About

With every spaghetti sauce on the market full of sugars or high fructose corn syrup, it is hard to find a Keto or low carb friendly sauce. The good news is that this Keto spaghetti sauce is very easy to make, and you will prefer a homemade sauce over a store-bought one because it will be the best you have had. To make the sauce, take plenty of good olive oil and coat the bottom of a saute pan, saute some smashed garlic cloves in the oil and then add crushed tomatoes, fresh herbs like Italian basil and parsley and allow it to simmer for about ten minutes. It is as easy as that; Paleo-friendly as well!

Do I have to use crushed tomatoes?

No, diced tomatoes work super well for this, especially as a pizza sauce. If using diced tomatoes, cook the tomatoes until they are almost dry and add plenty of salt. A chunkier sauce works well on shirataki noodles or any other application where you would use spaghetti sauce.

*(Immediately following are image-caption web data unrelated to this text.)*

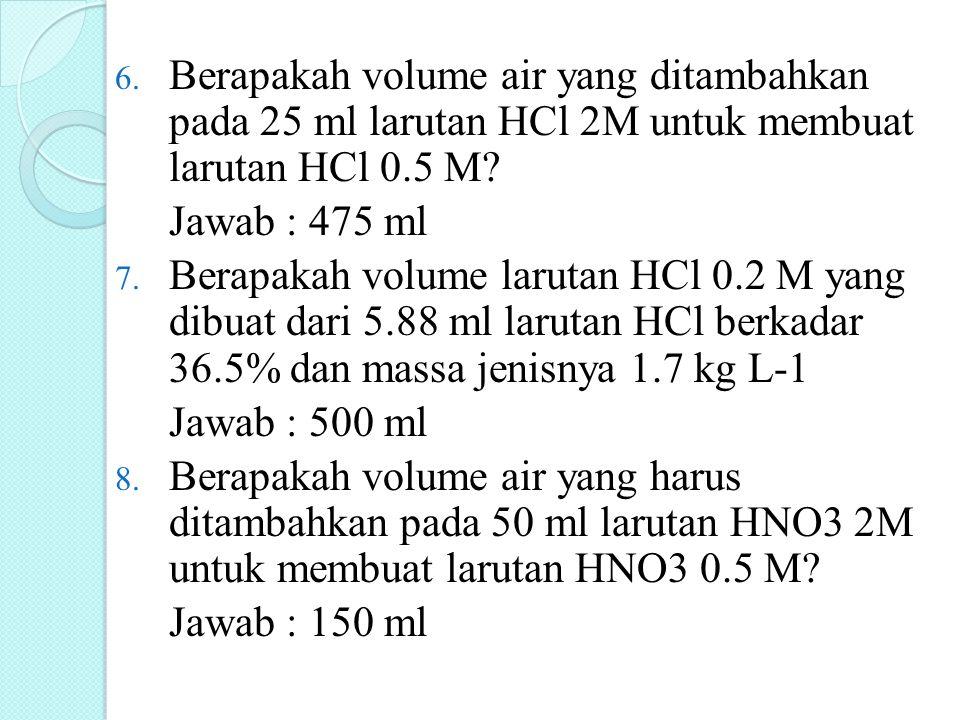 Berapakah volume air yang ditambahkan pada 25 ml larutan HCl 2M untuk membuat larutan HCl 0.5 M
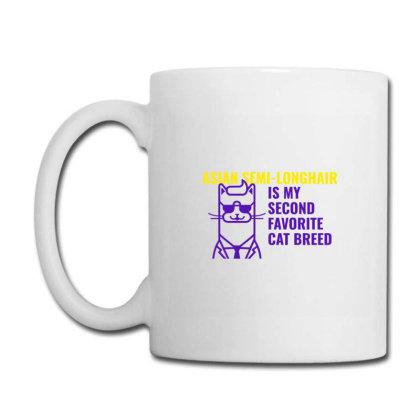 Asian Semi Longhair  Is My Second Favorite Cat Breed Coffee Mug Designed By Artmaker79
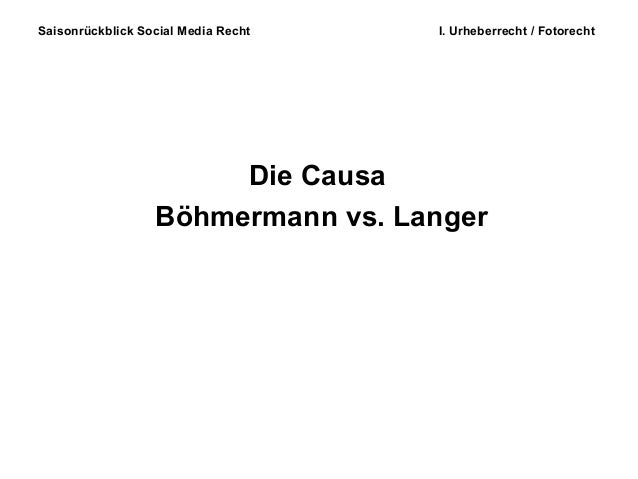 Saisonrückblick Social Media Recht I. Urheberrecht / Fotorecht Die Causa Böhmermann vs. Langer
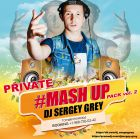 Sergey Grey - Private Mash Up Pack Vol. 2 [2014]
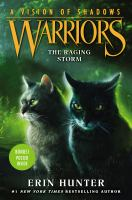Cover image for The raging storm / Erin Hunter.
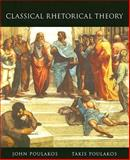 Classical Rhetorical Theory, Poulakos, John and Poulakos, P. Takis, 020556433X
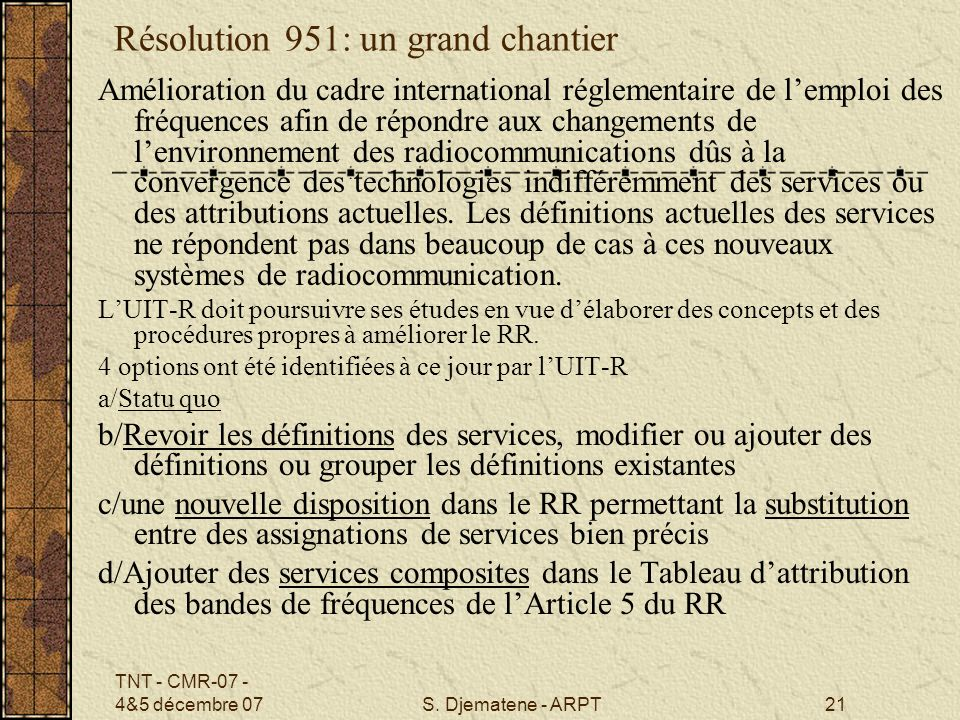 Résolution 951: un grand chantier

What if I don’t have fresh herbs?

If you don’t have fresh herbs, you can use 1-2 teaspoons of dried Italian seasoning instead. Feel free to add garlic and onion powders too to taste.

Suggested pairing

Spaghetti sauce would go great with a spaghetti squash as well as shirataki noodles, as a pizza sauce on fathead dough or used like a marinara dip for Keto mozzarella sticks.

Ingredients

  • 2 ½ tablespoon extra virgin olive oil
  • 3 clove garlic
  • 28 ounce organic crushed tomatoes by full circle
  • 1 teaspoon coarse kosher salt by morton
  • 5 leaf basil
  • 4 sprig parsley

Instructions

  1. Preheat a medium sized saute pan over medium-high heat until hot. Add the olive oil to the pan. You will not need to swirl the pan as there will be plenty of oil to cover the bottom of the pan.
  2. Smash the garlic cloves with the side of a chef’s knife and place them into the hot oil. Allow to cook for about 30 seconds or until fragrant, they don’t need to get color on them.
  3. Immediately, add the crushed tomatoes, a couple sprigs of fresh basil and parsley. Then allow the mixture to simmer for 5-10 minutes stirring occasionally. Add the salt. Taste and add more salt if necessary. Remember that the sauce is going on top of an unseasoned item and will need more salt to compensate. Remove the fresh herbs before serving.

Nutrition Facts

  • Servings: 15
  • Calories: 37.7kcal/157.8kJ (per serving)
  • Fat: 2.3g (per serving)
  • Carbs: 4.4g (per serving)
  • Protein: 0.9g (per serving)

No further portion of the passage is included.